The conjecture that "if there is a winning strategy on $a^d$, there is one also on $a^{d'}$ for any $d'\geq d$" is given as an open problem:
Open Problem 5.2 Is it true that, if the $n^d$ Tic-Tac-Toe is a first player win, then the $n^D$ game, where $D\gt d$, is also a win?
Open Problem 5.3. Is it true that, if the $n^d$ game is a draw, then the $(n+1)^d$ game is also a draw?
To see that the intuition "adding more ways to win can't turn a winnable game into a draw game" is wrong, consider the following example of a tic-tac-toe-like game, attributed to Sujith Vijay: The board is the set $V=\{1,2,3,4,5,6,7,8,9\};\ $ the winning sets are $\{1,2,3\},$ $\{1,2,4\},$ $\{1,2,5\},$ $\{1,3,4\},$ $\{1,5,6\},$ $\{3,5,7\},$ $\{2,4,8\},$ $\{2,6,9\}$. As in tic-tac-toe, the two players take turns choosing (previously unchosen) elements of $V;$ the game is won by the first player to succeed in choosing all the elements of a winning set.

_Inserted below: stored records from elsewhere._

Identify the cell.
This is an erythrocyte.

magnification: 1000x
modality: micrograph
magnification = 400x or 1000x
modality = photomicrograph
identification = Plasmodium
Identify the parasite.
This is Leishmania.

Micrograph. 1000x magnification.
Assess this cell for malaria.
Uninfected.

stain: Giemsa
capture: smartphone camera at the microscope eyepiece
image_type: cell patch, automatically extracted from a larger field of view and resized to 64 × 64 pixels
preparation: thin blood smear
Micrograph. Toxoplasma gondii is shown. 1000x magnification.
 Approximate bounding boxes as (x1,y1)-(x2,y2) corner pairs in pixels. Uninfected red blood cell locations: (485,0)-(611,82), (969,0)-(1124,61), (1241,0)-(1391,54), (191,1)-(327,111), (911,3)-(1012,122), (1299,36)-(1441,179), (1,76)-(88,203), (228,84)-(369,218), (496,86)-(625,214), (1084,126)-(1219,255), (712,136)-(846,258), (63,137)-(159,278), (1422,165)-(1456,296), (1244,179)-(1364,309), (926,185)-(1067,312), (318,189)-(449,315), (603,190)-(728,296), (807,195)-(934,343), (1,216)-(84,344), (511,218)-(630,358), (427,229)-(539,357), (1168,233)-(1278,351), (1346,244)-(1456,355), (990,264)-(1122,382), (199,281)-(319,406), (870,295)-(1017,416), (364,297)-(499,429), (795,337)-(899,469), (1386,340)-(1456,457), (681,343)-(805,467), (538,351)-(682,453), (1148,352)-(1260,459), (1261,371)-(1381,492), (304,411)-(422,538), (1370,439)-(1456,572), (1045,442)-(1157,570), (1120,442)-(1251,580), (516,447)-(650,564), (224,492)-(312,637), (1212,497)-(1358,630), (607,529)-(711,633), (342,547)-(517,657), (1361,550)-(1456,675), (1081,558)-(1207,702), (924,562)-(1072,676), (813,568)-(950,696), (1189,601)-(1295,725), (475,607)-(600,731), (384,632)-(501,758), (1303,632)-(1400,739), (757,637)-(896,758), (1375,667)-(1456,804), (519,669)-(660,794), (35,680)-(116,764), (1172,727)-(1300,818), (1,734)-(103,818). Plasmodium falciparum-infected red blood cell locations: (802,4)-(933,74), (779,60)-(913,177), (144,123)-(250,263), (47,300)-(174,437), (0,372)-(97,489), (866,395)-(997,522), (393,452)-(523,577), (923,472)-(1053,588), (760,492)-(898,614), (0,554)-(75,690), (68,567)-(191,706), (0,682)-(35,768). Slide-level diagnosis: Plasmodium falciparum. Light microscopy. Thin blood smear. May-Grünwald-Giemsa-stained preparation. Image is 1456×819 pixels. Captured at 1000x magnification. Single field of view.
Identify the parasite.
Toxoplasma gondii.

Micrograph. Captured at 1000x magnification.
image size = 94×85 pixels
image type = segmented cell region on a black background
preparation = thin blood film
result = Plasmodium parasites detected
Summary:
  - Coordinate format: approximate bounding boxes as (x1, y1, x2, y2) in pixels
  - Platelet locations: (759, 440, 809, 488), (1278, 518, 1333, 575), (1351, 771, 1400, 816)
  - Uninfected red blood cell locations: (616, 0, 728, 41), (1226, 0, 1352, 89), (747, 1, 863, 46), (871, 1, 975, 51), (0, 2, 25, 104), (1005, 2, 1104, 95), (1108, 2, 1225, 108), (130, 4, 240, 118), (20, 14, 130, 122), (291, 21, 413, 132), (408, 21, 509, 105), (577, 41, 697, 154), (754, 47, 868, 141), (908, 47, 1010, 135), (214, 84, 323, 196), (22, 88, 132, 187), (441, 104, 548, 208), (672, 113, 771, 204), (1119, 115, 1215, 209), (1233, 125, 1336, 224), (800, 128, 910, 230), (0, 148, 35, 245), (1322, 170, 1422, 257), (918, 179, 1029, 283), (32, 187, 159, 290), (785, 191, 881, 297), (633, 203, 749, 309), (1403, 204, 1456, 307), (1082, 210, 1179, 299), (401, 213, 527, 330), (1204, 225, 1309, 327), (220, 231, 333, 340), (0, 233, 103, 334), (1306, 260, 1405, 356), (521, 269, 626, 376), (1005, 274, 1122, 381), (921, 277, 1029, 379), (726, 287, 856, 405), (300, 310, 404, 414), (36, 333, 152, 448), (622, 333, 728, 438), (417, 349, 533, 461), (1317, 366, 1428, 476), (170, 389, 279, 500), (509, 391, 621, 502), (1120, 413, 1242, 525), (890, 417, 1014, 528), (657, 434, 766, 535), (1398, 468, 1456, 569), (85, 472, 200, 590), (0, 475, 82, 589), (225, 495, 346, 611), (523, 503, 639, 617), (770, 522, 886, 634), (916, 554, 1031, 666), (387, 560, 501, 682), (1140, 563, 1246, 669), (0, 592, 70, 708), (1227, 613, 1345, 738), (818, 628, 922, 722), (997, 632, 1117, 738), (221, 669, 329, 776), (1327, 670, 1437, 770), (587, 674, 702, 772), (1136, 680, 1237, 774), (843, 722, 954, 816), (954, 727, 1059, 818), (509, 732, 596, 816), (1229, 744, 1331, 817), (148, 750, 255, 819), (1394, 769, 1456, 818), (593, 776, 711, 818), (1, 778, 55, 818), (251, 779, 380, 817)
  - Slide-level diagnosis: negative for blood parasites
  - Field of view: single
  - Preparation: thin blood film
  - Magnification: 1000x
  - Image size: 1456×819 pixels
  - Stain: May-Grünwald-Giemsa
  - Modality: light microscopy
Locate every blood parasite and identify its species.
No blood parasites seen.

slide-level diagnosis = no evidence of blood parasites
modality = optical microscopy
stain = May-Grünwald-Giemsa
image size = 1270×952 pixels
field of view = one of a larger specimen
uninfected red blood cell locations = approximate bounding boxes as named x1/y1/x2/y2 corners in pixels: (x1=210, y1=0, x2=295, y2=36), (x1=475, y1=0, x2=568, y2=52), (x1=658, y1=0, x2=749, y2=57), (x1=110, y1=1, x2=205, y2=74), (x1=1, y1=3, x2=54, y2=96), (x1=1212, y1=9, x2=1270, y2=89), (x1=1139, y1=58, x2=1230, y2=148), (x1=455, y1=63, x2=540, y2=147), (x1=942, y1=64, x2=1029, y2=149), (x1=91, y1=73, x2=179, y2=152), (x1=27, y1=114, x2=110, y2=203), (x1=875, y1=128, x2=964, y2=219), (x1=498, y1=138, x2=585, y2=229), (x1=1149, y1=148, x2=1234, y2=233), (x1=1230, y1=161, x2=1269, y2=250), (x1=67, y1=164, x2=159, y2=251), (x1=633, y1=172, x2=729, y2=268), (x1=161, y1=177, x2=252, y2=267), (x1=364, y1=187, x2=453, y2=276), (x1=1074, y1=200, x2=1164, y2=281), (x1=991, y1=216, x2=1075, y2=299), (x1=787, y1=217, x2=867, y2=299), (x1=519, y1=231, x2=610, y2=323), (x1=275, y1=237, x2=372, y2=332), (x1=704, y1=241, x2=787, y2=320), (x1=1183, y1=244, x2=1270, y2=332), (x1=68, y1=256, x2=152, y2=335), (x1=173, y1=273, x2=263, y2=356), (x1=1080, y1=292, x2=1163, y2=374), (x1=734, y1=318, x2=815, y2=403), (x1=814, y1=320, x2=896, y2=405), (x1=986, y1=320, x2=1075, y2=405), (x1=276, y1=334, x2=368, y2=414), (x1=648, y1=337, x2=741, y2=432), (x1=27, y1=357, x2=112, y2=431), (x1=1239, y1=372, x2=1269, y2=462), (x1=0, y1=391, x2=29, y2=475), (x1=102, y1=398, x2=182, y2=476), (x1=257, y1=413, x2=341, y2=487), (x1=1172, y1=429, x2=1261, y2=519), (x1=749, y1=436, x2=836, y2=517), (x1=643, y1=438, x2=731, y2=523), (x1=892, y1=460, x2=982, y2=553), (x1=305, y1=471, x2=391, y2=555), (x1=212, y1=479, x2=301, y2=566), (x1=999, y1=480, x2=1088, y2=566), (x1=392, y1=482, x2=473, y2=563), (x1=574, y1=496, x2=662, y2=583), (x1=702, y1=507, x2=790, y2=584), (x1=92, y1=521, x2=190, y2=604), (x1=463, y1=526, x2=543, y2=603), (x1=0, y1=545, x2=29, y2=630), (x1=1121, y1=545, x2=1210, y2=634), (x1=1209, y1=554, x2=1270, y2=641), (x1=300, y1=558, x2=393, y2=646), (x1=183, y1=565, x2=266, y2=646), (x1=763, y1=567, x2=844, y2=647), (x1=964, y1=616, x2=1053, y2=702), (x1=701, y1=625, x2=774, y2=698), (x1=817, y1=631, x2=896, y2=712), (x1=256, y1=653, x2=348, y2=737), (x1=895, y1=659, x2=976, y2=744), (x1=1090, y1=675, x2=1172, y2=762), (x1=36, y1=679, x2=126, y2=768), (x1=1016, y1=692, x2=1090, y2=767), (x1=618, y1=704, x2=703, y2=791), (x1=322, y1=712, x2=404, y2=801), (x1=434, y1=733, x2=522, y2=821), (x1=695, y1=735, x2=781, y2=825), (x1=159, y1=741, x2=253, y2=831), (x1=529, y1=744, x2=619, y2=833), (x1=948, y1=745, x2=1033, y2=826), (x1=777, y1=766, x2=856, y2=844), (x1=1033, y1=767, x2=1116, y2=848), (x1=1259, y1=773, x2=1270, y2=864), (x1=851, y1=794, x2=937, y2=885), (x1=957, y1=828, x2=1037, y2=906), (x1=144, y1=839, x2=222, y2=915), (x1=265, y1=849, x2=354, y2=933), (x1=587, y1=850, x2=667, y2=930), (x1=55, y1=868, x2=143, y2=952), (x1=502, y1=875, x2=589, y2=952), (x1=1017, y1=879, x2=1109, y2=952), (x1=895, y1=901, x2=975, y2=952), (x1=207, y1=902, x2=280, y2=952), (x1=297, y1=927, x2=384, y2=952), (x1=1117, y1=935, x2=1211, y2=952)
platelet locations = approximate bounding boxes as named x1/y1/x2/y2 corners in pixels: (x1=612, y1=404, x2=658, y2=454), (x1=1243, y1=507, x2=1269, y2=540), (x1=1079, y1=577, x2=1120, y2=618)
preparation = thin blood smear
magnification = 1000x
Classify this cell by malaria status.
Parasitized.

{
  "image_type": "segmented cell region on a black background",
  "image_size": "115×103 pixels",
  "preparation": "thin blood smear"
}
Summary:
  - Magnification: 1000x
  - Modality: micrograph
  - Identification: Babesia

It can be verified that this is a draw game, but the restriction to the board $\{1,2,3,4,5,6,7\}$ (with winning sets $\{1,2,3\},$ $\{1,2,4\},$ $\{1,2,5\},$ $\{1,3,4\},$ $\{1,5,6\},$ $\{3,5,7\}$) is a first-player win.
Best Answer
(m,n,k)-game: get $k$ in a row on a $m\times n$ board. There is a wiki page that talks about this exact problem: https://en.wikipedia.org/wiki/M,n,k-game
"Computer search by L. Victor Allis has shown that (15,15,5) is a win"
"$k \geq 8$ is a draw on an infinite board... It is not known if the second player can force a draw when k is 6 or 7 on an infinite board."
So we know that for $k\leq 5$ is a win for the first player, for $k\geq 8$ is a draw, and for $k = 6,7$ we don't know.